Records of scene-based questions
__________________________________________________

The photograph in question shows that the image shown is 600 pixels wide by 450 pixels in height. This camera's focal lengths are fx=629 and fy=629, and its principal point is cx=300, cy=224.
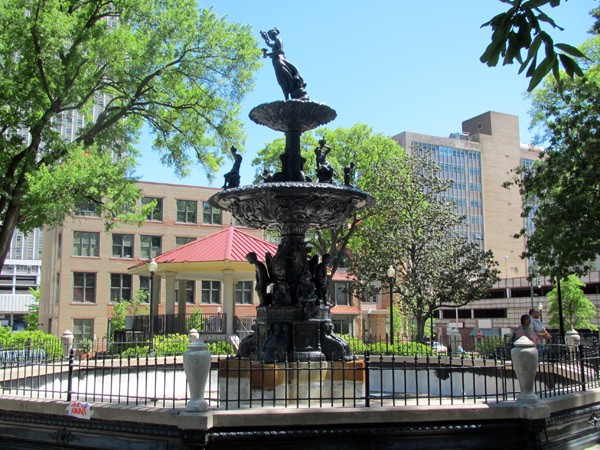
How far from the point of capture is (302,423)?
7.72 meters

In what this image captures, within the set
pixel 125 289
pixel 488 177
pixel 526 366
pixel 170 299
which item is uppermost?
pixel 488 177

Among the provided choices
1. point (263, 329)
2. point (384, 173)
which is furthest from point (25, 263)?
point (263, 329)

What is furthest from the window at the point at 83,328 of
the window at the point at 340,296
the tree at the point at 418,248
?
the tree at the point at 418,248

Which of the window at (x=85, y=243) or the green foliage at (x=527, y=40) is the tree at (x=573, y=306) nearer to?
the window at (x=85, y=243)

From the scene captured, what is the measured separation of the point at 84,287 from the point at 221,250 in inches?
971

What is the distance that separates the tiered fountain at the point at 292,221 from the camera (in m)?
10.9

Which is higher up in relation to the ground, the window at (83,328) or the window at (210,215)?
the window at (210,215)

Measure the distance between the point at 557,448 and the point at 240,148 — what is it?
1928cm

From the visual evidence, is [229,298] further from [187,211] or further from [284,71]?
[187,211]

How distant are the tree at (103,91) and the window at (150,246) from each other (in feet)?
92.7

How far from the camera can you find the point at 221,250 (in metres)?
30.4

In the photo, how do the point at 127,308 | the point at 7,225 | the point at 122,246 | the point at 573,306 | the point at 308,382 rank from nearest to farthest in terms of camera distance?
the point at 308,382, the point at 7,225, the point at 127,308, the point at 122,246, the point at 573,306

__________________________________________________

REQUIREMENT: Convert all the rows above into a JSON list of strings, one string per line, skipping blank lines. Leave the pictures out.

RESPONSE FOR THIS EXERCISE:
[
  "The photograph in question shows that the image shown is 600 pixels wide by 450 pixels in height. This camera's focal lengths are fx=629 and fy=629, and its principal point is cx=300, cy=224.",
  "How far from the point of capture is (302,423)?",
  "7.72 meters",
  "In what this image captures, within the set",
  "pixel 125 289",
  "pixel 488 177",
  "pixel 526 366",
  "pixel 170 299",
  "which item is uppermost?",
  "pixel 488 177",
  "Among the provided choices",
  "1. point (263, 329)",
  "2. point (384, 173)",
  "which is furthest from point (25, 263)?",
  "point (263, 329)",
  "What is furthest from the window at the point at 83,328 of",
  "the window at the point at 340,296",
  "the tree at the point at 418,248",
  "?",
  "the tree at the point at 418,248",
  "Which of the window at (x=85, y=243) or the green foliage at (x=527, y=40) is the tree at (x=573, y=306) nearer to?",
  "the window at (x=85, y=243)",
  "From the scene captured, what is the measured separation of the point at 84,287 from the point at 221,250 in inches?",
  "971",
  "What is the distance that separates the tiered fountain at the point at 292,221 from the camera (in m)?",
  "10.9",
  "Which is higher up in relation to the ground, the window at (83,328) or the window at (210,215)?",
  "the window at (210,215)",
  "Measure the distance between the point at 557,448 and the point at 240,148 — what is it?",
  "1928cm",
  "From the visual evidence, is [229,298] further from [187,211] or further from [284,71]?",
  "[187,211]",
  "How distant are the tree at (103,91) and the window at (150,246) from each other (in feet)?",
  "92.7",
  "How far from the camera can you find the point at 221,250 (in metres)?",
  "30.4",
  "In the photo, how do the point at 127,308 | the point at 7,225 | the point at 122,246 | the point at 573,306 | the point at 308,382 rank from nearest to farthest in terms of camera distance?",
  "the point at 308,382, the point at 7,225, the point at 127,308, the point at 122,246, the point at 573,306"
]